INPUT MATERIAL:
--- Begin ---
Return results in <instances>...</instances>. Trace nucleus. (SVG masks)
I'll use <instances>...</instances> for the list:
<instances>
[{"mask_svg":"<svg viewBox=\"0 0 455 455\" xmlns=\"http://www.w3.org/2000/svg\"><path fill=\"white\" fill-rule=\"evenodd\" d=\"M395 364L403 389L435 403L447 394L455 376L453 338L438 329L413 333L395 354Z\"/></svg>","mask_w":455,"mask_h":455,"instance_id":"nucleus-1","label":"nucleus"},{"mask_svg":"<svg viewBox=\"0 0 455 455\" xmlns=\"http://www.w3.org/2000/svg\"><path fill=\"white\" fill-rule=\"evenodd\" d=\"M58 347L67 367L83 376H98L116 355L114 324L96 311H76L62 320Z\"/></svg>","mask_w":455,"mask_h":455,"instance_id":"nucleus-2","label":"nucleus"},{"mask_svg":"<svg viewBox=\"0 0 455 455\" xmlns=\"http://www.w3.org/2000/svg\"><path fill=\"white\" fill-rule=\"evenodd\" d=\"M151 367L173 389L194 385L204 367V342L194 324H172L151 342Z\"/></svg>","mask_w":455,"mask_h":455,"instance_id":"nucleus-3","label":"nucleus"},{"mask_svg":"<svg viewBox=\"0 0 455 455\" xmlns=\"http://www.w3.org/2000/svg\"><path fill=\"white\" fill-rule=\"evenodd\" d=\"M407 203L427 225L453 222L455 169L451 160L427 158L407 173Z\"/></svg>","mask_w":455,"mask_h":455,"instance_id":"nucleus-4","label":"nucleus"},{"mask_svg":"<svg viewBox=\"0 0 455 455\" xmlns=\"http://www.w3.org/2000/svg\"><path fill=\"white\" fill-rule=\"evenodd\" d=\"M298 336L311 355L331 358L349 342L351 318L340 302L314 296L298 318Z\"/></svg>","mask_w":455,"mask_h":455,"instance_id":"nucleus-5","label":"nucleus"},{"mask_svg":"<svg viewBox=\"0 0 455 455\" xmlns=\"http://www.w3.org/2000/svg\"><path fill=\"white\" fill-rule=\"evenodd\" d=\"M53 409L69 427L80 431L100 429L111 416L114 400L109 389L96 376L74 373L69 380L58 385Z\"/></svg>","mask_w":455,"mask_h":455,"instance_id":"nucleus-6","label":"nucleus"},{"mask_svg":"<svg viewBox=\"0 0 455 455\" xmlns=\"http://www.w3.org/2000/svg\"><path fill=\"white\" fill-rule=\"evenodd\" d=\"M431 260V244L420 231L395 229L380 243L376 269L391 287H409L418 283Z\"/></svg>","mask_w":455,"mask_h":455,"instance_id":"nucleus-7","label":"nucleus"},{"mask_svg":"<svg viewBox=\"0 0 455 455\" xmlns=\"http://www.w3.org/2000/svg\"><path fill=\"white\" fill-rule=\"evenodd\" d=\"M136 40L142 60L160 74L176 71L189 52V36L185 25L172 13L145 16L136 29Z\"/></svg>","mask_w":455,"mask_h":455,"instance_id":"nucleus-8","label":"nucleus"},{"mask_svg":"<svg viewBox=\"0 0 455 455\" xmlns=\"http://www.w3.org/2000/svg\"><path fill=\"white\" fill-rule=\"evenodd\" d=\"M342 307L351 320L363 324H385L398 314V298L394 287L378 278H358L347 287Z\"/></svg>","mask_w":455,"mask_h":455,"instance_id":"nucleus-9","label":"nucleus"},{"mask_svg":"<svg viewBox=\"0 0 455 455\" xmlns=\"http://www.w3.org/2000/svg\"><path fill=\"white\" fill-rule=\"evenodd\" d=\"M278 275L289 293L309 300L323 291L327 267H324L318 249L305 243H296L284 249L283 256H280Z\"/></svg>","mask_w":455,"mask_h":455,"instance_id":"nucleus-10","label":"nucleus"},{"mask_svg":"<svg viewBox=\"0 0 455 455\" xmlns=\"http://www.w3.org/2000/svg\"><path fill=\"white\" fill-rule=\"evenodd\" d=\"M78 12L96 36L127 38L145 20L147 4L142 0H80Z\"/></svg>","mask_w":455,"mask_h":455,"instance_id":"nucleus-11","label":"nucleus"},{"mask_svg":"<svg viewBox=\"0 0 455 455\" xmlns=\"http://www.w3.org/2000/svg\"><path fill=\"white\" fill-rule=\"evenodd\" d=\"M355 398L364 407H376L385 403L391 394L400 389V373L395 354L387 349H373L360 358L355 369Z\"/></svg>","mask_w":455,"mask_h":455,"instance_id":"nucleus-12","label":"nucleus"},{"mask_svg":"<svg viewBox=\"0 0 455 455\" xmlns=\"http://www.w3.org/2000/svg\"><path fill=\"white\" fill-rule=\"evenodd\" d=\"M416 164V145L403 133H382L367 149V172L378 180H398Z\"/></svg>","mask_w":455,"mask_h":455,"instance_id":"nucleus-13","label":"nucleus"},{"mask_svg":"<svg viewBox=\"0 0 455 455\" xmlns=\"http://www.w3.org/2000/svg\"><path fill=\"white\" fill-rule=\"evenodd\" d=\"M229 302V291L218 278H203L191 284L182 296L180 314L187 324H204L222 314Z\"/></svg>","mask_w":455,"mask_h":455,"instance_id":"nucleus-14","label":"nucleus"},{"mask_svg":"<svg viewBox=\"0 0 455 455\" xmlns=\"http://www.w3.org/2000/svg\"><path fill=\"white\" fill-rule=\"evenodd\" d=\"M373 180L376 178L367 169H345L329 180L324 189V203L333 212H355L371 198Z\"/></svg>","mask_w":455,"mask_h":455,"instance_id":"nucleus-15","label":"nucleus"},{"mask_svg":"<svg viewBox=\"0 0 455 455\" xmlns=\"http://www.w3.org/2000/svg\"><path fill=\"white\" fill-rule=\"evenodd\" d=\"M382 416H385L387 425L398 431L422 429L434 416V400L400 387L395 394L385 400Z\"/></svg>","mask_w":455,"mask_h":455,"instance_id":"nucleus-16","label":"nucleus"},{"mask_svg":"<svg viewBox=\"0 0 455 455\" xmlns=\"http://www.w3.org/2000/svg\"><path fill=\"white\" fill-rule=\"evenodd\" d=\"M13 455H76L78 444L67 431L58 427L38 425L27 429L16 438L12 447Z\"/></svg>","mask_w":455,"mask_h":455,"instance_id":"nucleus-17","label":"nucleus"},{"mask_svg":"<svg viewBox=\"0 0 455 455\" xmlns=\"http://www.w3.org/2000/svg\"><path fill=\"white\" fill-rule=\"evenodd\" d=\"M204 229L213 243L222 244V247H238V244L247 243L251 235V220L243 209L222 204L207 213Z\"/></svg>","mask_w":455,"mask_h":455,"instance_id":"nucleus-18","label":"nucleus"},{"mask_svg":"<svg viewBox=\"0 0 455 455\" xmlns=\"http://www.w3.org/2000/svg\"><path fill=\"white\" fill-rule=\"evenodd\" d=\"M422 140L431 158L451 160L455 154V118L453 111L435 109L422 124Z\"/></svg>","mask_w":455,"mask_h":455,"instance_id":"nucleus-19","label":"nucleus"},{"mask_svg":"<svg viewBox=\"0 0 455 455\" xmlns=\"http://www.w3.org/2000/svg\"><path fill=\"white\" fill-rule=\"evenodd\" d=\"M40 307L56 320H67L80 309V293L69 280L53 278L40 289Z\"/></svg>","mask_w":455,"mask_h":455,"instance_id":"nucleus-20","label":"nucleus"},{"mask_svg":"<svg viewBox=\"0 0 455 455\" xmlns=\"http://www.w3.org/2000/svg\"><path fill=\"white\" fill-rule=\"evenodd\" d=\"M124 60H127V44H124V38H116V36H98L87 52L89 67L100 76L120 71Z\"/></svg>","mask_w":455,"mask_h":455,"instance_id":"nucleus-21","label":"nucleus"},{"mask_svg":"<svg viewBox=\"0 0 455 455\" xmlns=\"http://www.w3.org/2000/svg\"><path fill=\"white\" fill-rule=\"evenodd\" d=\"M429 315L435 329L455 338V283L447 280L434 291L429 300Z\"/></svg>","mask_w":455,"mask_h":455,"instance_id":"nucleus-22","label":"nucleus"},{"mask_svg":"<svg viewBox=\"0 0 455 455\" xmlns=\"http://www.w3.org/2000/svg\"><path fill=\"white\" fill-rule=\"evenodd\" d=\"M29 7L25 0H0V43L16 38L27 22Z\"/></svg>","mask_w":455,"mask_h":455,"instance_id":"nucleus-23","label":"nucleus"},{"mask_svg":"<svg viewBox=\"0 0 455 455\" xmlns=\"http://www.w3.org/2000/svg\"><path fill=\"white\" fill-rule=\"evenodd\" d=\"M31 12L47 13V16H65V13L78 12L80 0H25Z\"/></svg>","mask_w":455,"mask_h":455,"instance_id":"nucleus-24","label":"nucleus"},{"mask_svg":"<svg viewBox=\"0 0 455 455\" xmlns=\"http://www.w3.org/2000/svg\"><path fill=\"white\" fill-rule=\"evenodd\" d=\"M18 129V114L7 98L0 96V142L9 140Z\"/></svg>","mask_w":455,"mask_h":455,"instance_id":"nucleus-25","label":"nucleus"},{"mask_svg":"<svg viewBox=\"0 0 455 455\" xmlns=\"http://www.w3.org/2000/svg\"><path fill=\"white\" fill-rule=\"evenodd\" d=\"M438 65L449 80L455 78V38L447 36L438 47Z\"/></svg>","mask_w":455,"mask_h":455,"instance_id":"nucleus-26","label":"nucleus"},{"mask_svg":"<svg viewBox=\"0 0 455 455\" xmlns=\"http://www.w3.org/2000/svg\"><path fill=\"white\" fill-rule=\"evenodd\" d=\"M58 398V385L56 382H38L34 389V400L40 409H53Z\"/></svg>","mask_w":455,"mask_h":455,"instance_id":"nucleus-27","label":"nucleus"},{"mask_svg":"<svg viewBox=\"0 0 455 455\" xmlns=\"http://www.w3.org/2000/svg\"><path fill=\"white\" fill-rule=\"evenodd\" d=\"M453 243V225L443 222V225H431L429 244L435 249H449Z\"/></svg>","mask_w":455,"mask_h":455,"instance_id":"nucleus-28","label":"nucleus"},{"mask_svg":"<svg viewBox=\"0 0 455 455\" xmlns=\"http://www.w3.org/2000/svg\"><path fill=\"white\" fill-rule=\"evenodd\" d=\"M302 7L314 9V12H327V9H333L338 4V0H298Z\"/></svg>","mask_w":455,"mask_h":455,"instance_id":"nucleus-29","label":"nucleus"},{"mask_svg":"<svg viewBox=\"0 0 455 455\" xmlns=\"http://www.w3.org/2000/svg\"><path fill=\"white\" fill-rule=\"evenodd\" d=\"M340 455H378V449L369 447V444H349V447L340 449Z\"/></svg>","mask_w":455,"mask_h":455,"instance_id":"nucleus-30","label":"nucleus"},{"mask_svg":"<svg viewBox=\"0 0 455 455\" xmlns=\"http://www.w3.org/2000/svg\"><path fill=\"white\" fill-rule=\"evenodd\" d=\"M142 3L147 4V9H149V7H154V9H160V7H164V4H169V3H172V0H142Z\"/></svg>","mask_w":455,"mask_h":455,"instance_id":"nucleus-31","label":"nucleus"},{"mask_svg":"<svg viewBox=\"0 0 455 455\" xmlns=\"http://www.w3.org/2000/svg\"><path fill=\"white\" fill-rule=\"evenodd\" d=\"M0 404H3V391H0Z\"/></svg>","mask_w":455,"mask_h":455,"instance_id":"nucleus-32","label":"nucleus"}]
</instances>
--- End ---
Count the lines in the records above that contain the string "instances", with case taken into account. Give only the number.

WORKED ANSWER: 4